• [Task description]: Every record should be copied exactly, except that pictures are to be omitted.

*** Recorded data Section Begins ***

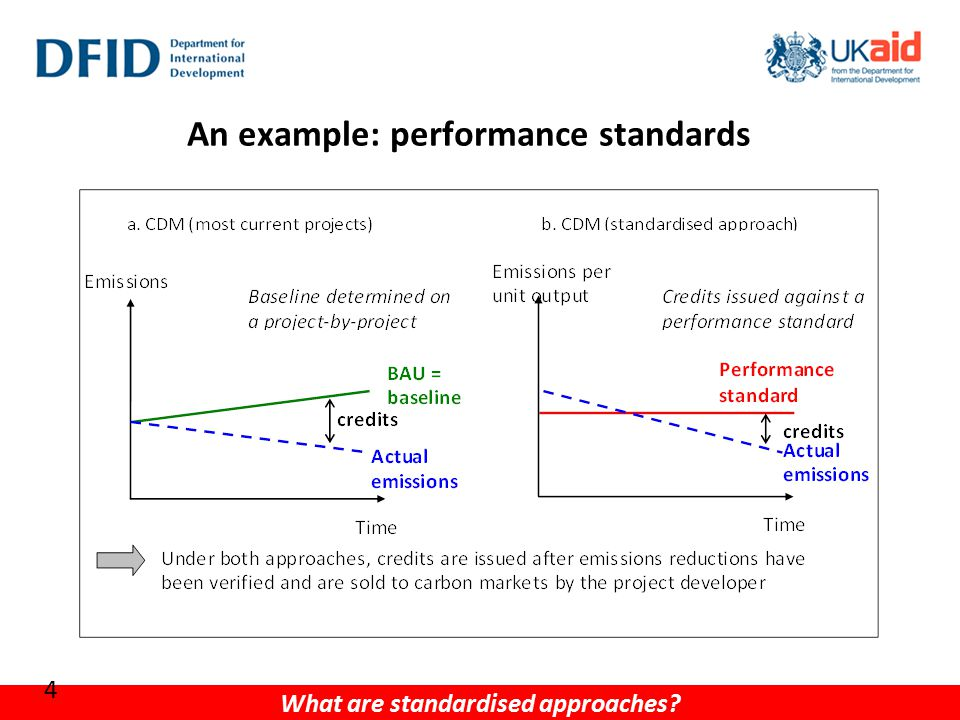 An example: performance standards What are standardised approaches? 4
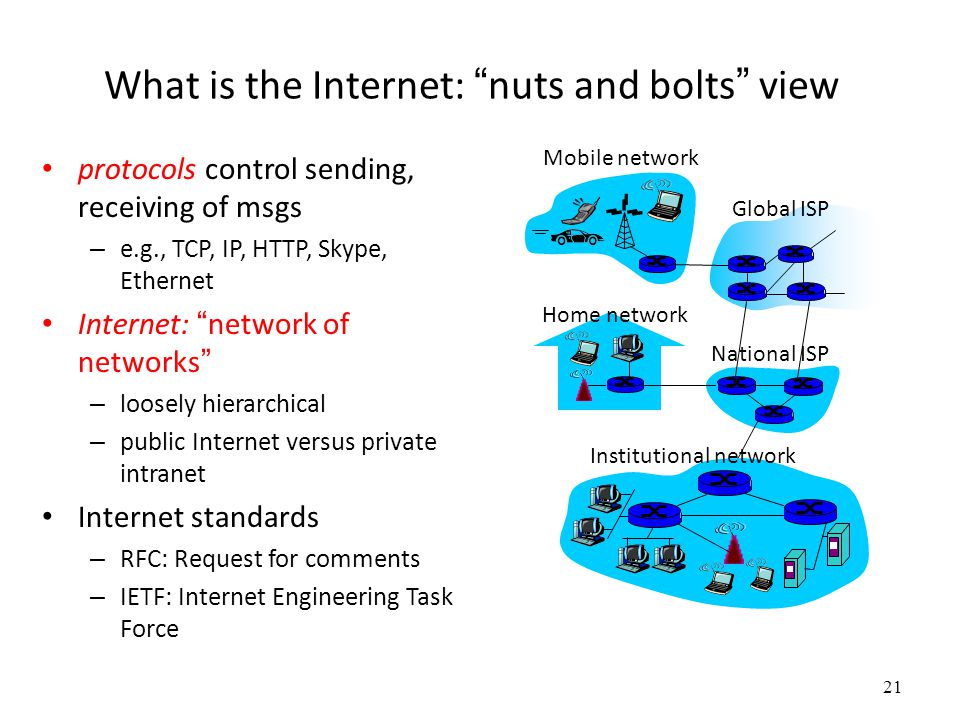 """21 What is the Internet: """"nuts and bolts"""" view protocols control sending, receiving of msgs – e.g., TCP, IP, HTTP, Skype, Ethernet Internet: """"network"""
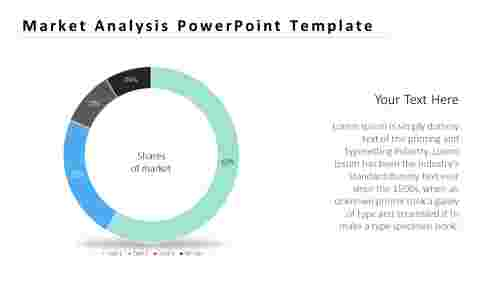Market analysis PowerPoint template in pie chart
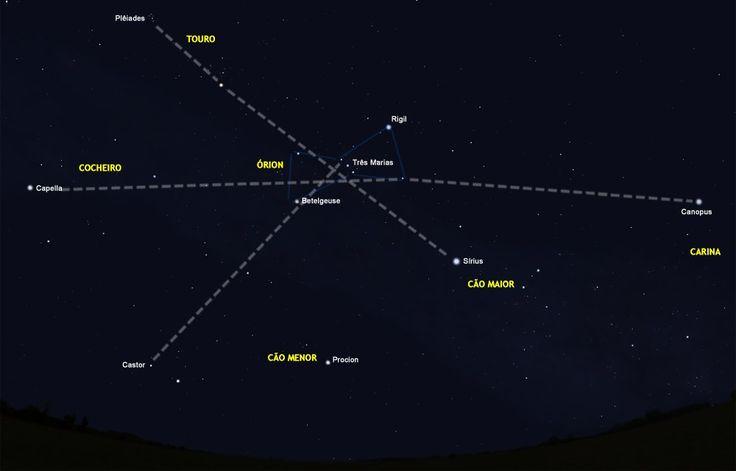 Astronomia para iniciantes. Aprenda como observar o céu noturno. Baixe planisférios e imprima cartas celestes para cidades do Brasil e Portugal.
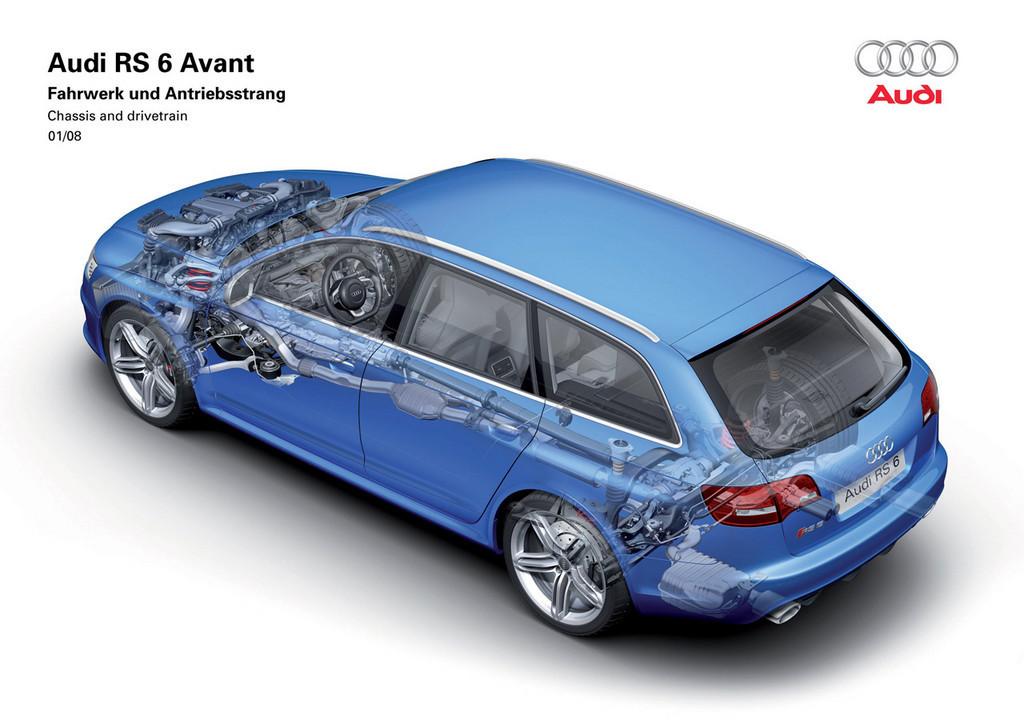 Foto de Audi RS6 Avant (17/22)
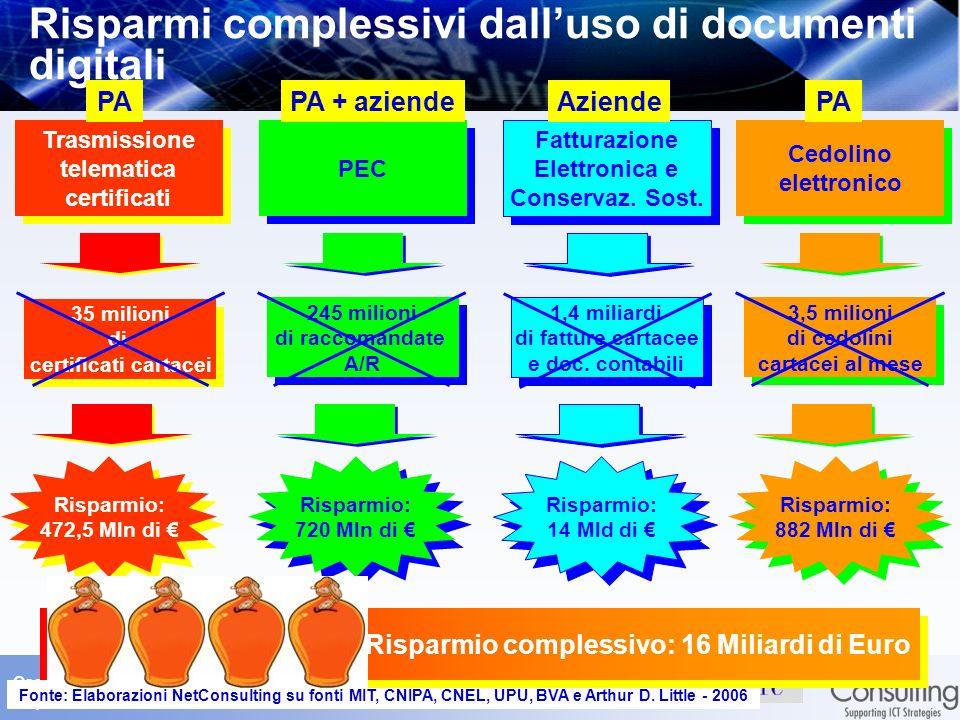 Osservatorio sul Documento Digitale 4 aprile 2006– Slide 23 Risparmi complessivi dalluso di documenti digitali Risparmio: 472,5 Mln di Risparmio: 472,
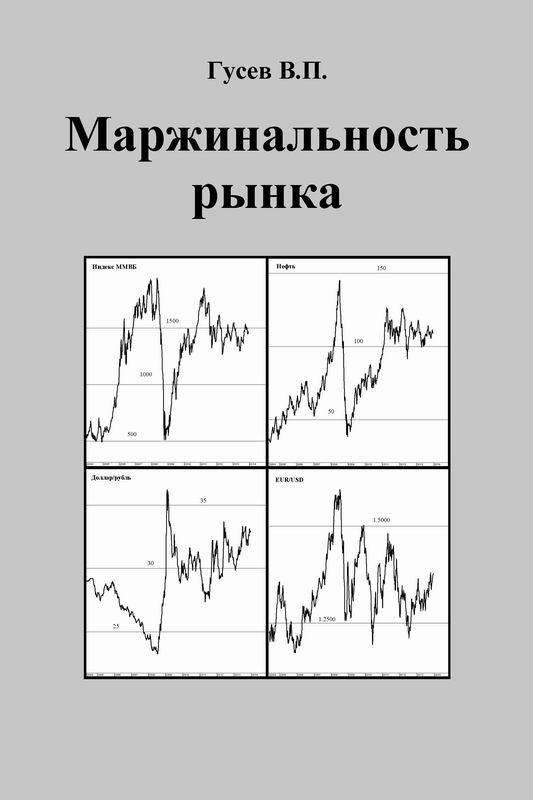 Маржинальность фьючерсного рынка. глава 8.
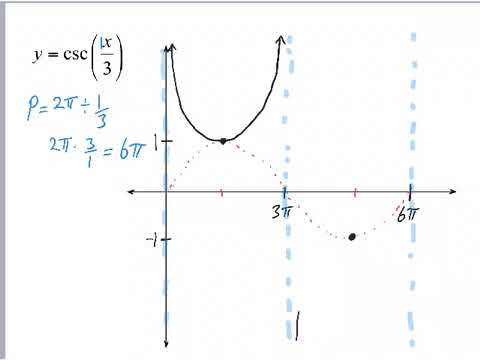 Graphing Cosecant Functions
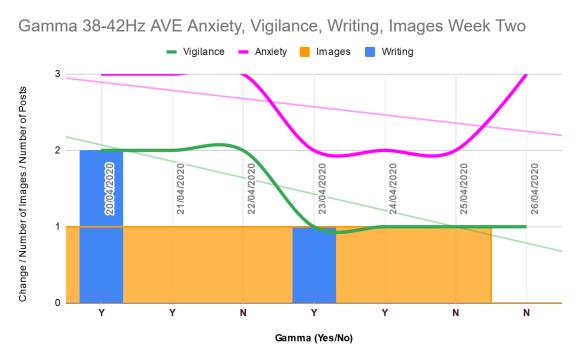 Anxiety, vigilance, writing, imagery week two gamma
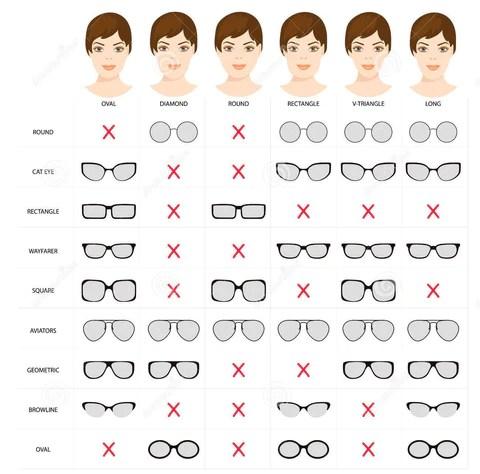 how to choose eyeglass frames | Frameswalls.org
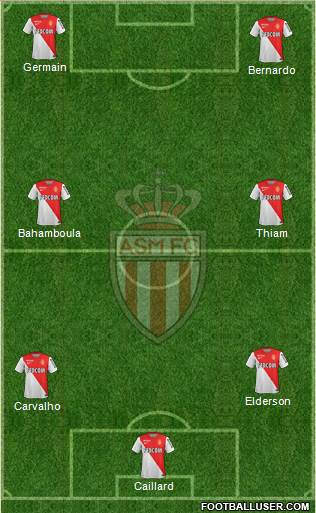 AS Monaco FC 4-4-2 football formation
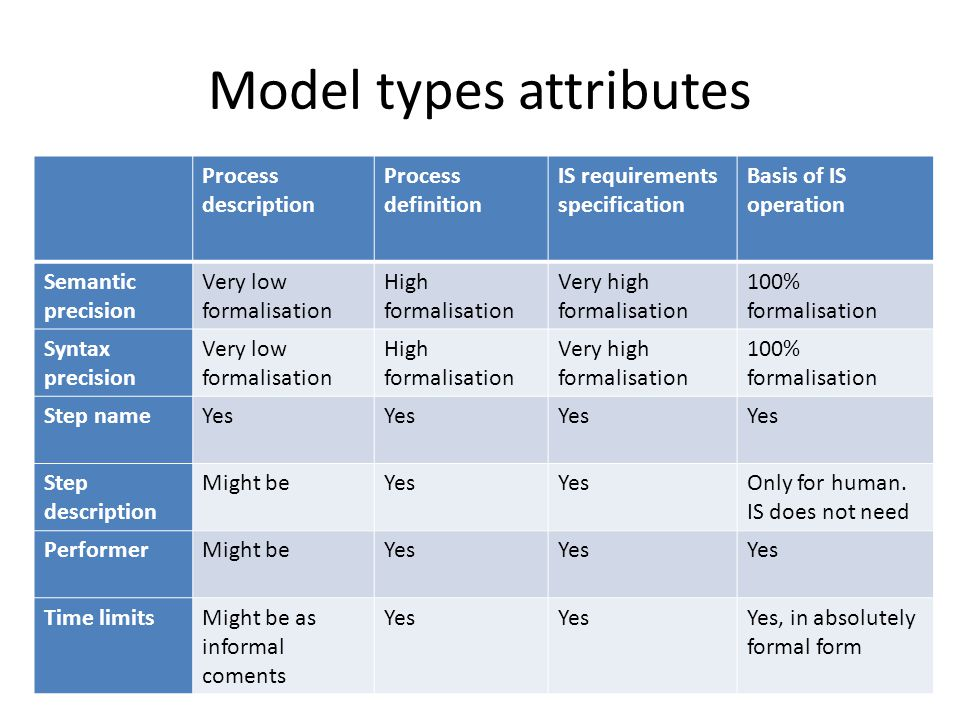 Model types attributes Process description Process definition IS requirements specification Basis of IS operation Semantic precision Very low formalisation High formalisation Very high formalisation 100% formalisation Syntax precision Very low formalisation High formalisation Very high formalisation 100% formalisation Step nameYes Step description Might beYes Only for human.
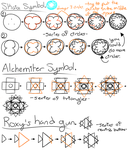 homestuck Symbols tutorial by Mylithia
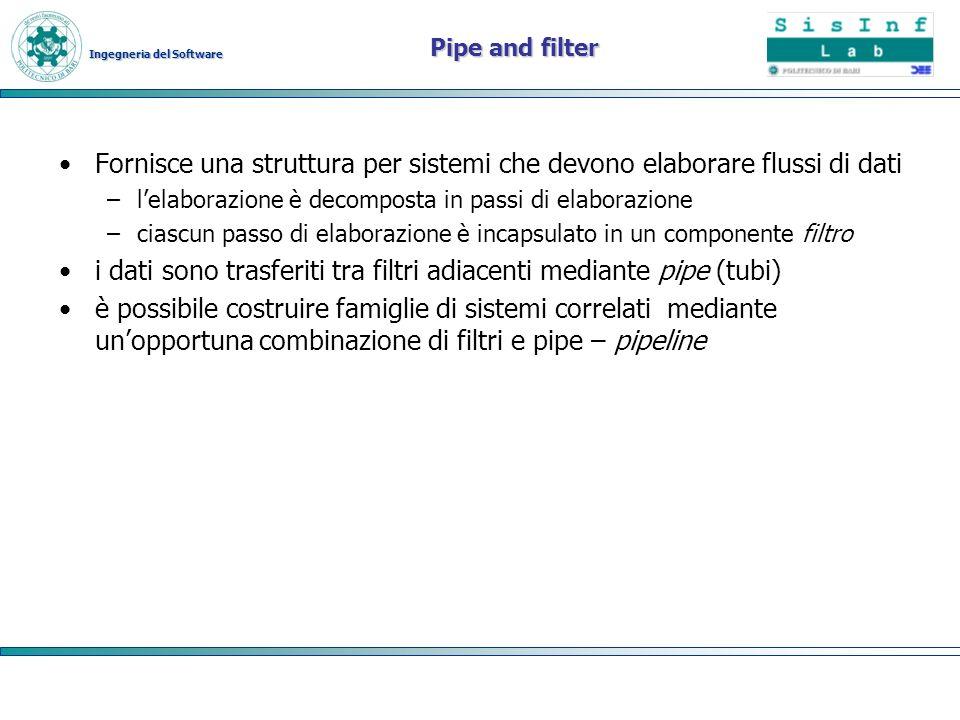 Fornisce una struttura per sistemi che devono elaborare flussi di dati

*** Recorded data Section Ends ***

• [Solved exercise]:
 An example: performance standards What are standardised approaches? 4
 """21 What is the Internet: """"nuts and bolts"""" view protocols control sending, receiving of msgs – e.g., TCP, IP, HTTP, Skype, Ethernet Internet: """"network"""
Market analysis PowerPoint template in pie chart
 Astronomia para iniciantes. Aprenda como observar o céu noturno. Baixe planisférios e imprima cartas celestes para cidades do Brasil e Portugal.
 Foto de Audi RS6 Avant (17/22)
 Osservatorio sul Documento Digitale 4 aprile 2006– Slide 23 Risparmi complessivi dalluso di documenti digitali Risparmio: 472,5 Mln di Risparmio: 472,
 Маржинальность фьючерсного рынка. глава 8.
 Graphing Cosecant Functions
 Anxiety, vigilance, writing, imagery week two gamma
 how to choose eyeglass frames | Frameswalls.org
 AS Monaco FC 4-4-2 football formation
 Model types attributes Process description Process definition IS requirements specification Basis of IS operation Semantic precision Very low formalisation High formalisation Very high formalisation 100% formalisation Syntax precision Very low formalisation High formalisation Very high formalisation 100% formalisation Step nameYes Step description Might beYes Only for human.
 homestuck Symbols tutorial by Mylithia
 Fornisce una struttura per sistemi che devono elaborare flussi di dati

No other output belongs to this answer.